Prospective students will have the opportunity to fill out an application, get admitted, take an assessment test (if needed) and receive financial aid information.

Official transcripts must be submitted in order to be evaluated for admission. Once admitted, students will meet with an academic advisor to discuss their plan of study and register for courses.

There will be a sign-in table located at the north entrance of the Technology Building, near the lounge that is adjacent to Room 157.

No registration is required and students will be helped on a first come, first served basis. Family members are welcome to attend.

Further information may be obtained by contacting Janice Whisler at jwhisler@pnc.edu, or 219-785-5415. Persons with disabilities requiring accommodations should contact Whisler.

PNC Offers “Better-For-You Baking” Seminar

The Purdue University North Central Office of Graduate and Extended Learning and Department of Nursing and Health Studies will offer a non-credit healthy eating seminar on Dec. 4 at 5 p.m. in the Library-Student-Faculty Building (LSF,) Room 144.

“Better-For-You Baking” will be led by Amelia Wilson, PNC continuing lecturer of Health Studies, She will explain how to use substitutions for fat when baking, how to use fruit in recipes to add fiber and reduce fat and more. Participants will sample a healthy holiday treat and learn a recipe they can make on their own.

Seminar tickets are $15 per person and can be purchased at www.pnc.edu/gel or at the door.

To register or obtain further information about this program, visit www.pnc.edu/gel or contact Cassandra Boehlke, coordinator of Graduate and Extended Learning, at (219) 785- 5748, or cboehlke@pnc.edu. Persons with disabilities requiring accommodations should contact Boehlke.

PNC Book Club to Read “The Help”

The Purdue University North Central Alpha Mu Pi English Club book club will meet Dec. 5 at 1 p.m. in the Library-Student Faculty Building Assembly Hall, Room 02 on the PNC campus.

The group will read and discuss the best-selling novel “The Help” by Kathryn Stockett.

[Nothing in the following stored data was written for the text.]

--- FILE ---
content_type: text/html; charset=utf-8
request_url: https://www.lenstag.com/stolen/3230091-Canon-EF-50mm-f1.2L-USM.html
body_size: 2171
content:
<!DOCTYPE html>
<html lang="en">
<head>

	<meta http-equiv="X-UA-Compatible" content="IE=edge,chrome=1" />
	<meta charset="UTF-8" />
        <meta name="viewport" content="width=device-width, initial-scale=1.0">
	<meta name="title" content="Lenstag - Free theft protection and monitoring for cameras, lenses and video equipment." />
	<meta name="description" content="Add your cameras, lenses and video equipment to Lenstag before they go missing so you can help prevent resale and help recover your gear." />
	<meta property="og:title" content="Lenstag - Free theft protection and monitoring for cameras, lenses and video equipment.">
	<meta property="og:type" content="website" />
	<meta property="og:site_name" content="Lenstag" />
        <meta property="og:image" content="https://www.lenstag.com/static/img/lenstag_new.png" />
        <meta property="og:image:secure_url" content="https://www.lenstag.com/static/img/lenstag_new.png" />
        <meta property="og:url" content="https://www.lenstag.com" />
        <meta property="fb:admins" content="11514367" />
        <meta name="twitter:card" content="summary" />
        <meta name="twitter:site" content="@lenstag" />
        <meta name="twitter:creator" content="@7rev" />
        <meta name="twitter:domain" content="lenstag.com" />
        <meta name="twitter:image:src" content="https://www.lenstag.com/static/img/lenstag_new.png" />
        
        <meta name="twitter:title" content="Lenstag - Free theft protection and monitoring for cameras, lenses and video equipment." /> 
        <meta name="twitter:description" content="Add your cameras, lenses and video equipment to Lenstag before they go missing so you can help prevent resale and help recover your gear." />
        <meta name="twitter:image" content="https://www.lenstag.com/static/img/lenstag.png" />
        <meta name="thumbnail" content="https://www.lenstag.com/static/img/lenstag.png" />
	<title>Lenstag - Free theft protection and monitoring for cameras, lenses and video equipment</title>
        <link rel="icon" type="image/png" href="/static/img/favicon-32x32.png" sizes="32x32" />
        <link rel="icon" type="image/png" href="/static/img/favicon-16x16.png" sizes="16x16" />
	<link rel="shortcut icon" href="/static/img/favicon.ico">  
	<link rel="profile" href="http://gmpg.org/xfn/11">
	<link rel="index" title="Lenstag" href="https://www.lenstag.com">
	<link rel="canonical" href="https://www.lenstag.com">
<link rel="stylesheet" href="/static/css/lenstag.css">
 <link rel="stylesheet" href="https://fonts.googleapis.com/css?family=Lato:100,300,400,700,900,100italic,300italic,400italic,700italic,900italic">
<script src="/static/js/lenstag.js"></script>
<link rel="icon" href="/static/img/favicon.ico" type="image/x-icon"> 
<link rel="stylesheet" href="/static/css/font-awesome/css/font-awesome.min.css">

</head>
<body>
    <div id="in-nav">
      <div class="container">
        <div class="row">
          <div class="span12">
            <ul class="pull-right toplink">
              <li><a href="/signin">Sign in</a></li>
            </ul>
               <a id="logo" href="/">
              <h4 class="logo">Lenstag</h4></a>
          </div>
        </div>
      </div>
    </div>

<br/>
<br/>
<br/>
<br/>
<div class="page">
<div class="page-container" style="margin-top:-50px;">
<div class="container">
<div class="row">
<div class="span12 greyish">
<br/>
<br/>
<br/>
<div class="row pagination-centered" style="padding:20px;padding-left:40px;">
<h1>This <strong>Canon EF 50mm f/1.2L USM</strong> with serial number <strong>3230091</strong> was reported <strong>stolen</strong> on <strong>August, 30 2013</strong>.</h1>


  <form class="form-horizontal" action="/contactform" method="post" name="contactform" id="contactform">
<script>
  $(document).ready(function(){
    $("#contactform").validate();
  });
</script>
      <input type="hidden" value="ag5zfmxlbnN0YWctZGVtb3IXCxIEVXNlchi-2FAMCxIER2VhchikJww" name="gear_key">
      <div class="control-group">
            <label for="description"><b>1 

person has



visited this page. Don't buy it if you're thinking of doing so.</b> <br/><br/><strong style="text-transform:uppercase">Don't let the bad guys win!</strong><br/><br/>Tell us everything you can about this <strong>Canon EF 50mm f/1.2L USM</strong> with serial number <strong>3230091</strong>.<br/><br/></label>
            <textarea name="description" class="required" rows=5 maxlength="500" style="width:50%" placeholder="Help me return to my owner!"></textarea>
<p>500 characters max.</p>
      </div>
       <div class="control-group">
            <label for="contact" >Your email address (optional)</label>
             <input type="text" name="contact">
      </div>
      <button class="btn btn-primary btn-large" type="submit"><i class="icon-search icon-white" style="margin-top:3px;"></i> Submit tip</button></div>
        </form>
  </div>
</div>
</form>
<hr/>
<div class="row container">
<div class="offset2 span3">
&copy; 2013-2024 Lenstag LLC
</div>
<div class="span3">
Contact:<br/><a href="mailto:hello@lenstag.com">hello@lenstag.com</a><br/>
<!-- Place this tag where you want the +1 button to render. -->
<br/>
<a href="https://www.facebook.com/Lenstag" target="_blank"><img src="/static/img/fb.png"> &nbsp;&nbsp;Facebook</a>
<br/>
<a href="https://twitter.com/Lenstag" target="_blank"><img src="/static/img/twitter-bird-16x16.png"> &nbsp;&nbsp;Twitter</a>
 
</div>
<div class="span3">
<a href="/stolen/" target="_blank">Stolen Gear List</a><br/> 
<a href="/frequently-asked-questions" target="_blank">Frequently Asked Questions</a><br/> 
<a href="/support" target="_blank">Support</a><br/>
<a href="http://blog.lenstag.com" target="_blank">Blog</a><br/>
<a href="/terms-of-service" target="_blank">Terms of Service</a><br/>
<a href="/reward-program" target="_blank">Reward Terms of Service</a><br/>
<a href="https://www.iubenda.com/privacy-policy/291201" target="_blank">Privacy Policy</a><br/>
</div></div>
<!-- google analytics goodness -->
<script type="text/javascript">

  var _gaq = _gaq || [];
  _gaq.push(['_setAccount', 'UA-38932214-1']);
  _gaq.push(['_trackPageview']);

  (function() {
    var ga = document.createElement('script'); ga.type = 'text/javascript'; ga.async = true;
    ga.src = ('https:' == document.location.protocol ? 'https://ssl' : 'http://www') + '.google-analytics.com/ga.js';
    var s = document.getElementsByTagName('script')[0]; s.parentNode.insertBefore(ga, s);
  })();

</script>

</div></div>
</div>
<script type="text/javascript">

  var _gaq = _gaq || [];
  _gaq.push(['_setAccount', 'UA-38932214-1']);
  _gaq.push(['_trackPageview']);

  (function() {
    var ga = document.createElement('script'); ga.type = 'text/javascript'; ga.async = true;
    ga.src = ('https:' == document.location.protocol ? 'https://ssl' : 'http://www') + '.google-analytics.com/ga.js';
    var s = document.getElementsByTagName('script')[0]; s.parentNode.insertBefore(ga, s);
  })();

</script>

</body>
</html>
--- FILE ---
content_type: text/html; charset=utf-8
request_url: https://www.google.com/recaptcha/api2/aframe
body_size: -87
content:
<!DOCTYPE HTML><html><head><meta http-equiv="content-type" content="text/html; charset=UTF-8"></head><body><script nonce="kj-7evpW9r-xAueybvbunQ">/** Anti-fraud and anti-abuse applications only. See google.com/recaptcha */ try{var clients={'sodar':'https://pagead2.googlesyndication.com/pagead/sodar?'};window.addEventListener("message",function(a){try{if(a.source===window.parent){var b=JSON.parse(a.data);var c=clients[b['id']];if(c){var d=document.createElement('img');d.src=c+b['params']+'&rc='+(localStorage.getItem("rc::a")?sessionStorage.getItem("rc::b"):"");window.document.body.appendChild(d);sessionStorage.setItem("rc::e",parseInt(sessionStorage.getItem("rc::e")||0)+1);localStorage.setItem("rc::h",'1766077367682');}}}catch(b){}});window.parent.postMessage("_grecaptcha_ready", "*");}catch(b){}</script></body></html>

The book tells the story of African-American maids working in white households in Jackson, Mississippi, during the early 1960s. The novel is Stockett’s first. It took her five years to complete and was rejected by 60 literary agents before agent Susan Ramer agreed to represent Stockett. “The Help” has since been translated into 40 languages and published in 35 countries.

The book inspired the movie, “The Help.” The movie was nominated for 86 various awards and won 64 awards, including an Oscar for Best Performance by a Supporting Actress by Octavia Spencer.

The Book Club will meet regularly during the academic year as members read and discuss various books of interest.

 

PNC to Open Leonard J. Brown Veterans Center

Purdue University North Central  will host a grand opening of the Leonard J. Brown Veterans Center on Thursday, Nov. 13 at 11 a.m. in the Library Student Faculty Building, Room 67.

The event will be led by Veterans Coordinator and current PNC student-veteran Jason Wray. Chancellor Dr. James B. Dworkin and Vice Chancellor Paul McGuiness will be in attendance. Refreshments will be served.

The family of Leonard J. Brown, who served as a Tec 4 in the 474th Infantry Regiment from July 28, 1944 to April 15, 1946, has generously supported the PNC veterans center. The center will be used for PNC student-veterans to hold group and individual meetings. It will seamlessly allow for interaction in the campus community and also provide a place for students with a shared background to gather.

The Leonard J. Brown Veterans Center will be relocated to the PNC Student Services and Activities Complex when that building is complete in spring, 2016.